Fall Faculty Dance Concert 2024
Published October 29, 2024
Northampton, MA – The Smith College Department of Dance presents the Fall Faculty Dance Concert, featuring the Five College Dance repertory project Spent Days Out Yonder (2000) by Bill T. Jones—heralded as “one of the most notable, recognized modern-dance choreographers and directors of our time,”—and new work by faculty artists Chris Aiken, Shakia “The Key” Barron, Ellie Goudie-Averill, and Laura Grandi. The show runs three nights, November 14, 15, 16 at 8 p.m., in Theatre 14, part of Smith College’s Mendenhall Center for the Performing Arts. Tickets are available at smitharts.ludus.com.

## DATA SHOWN
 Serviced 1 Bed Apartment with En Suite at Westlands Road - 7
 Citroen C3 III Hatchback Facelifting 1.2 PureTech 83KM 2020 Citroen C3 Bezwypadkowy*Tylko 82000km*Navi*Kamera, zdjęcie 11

## REQUIRED WORK
• 1. According to the concert announcement, where is the show held?
• 2. Carry on the concert announcement from the point where it stops.

## ANSWERS PROVIDED
• 1. In Theatre 14, part of Smith College's Mendenhall Center for the Performing Arts.

• 2.
The Five College Repertory project Spent Days Out Yonder is a quiet, exquisite exploration of Bill T. Jones’ detailed movement initiations and articulations to the loping drops of Mozart's string quartet No. 23 in F major. The piece is a ten-minute excerpt from a larger work titled You Walk? (2000) extracted from an earlier work titled Green and Blue (1997) commissioned by the Lyon Opera Ballet and set to the music of Mozart. The work is being staged for Five College Dance by Jenna Riegel, a former member of the Bill T. Jones/Arnie Zane Company and an Assistant Professor of Theater and Dance at Amherst College. Riegel describes Spent Days Out Yonder as possessing “a kind of serene beauty, akin to a landscape painting. There is a simultaneous quality of vastness and minuteness.” She adds “In addition, there are subtle funky insinuations as Bill was ‘dancing to Mozart as if listening to James Brown.’” Spent Days Out Yonder was remounted in 2011 and premiered at the American Dance Festival. The piece will also be performed with overlapping casts in Mount Holyoke/Amherst College’s faculty dance concert on Nov 7–9 and UMass Amherst/Hampshire College’s faculty dance concert on Nov 21–23.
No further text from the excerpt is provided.